§ AVAILABLE RECORDS:
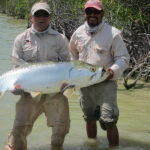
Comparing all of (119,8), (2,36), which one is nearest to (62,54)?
(119,8)

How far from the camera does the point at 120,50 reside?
18.1 ft

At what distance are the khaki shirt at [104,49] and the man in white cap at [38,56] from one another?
378 mm

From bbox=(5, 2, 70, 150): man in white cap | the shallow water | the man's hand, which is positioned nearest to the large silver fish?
bbox=(5, 2, 70, 150): man in white cap

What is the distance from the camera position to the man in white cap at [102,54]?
5.52 metres

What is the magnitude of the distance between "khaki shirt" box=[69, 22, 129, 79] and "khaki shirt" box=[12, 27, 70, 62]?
39 cm

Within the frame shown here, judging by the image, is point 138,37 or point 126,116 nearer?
point 126,116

§ EXERCISE DIRECTIONS: Copy all of the material above word for word, leaving out the pictures.

§ FINISHED TASK:
Comparing all of (119,8), (2,36), which one is nearest to (62,54)?
(119,8)

How far from the camera does the point at 120,50 reside?
18.1 ft

At what distance are the khaki shirt at [104,49] and the man in white cap at [38,56] from one another?
378 mm

From bbox=(5, 2, 70, 150): man in white cap | the shallow water | the man's hand, which is positioned nearest to the large silver fish?
bbox=(5, 2, 70, 150): man in white cap

What is the distance from the camera position to the man in white cap at [102,54]?
5.52 metres

What is the magnitude of the distance between "khaki shirt" box=[69, 22, 129, 79] and "khaki shirt" box=[12, 27, 70, 62]?
39 cm

Within the frame shown here, judging by the image, is point 138,37 or point 126,116 nearer?
point 126,116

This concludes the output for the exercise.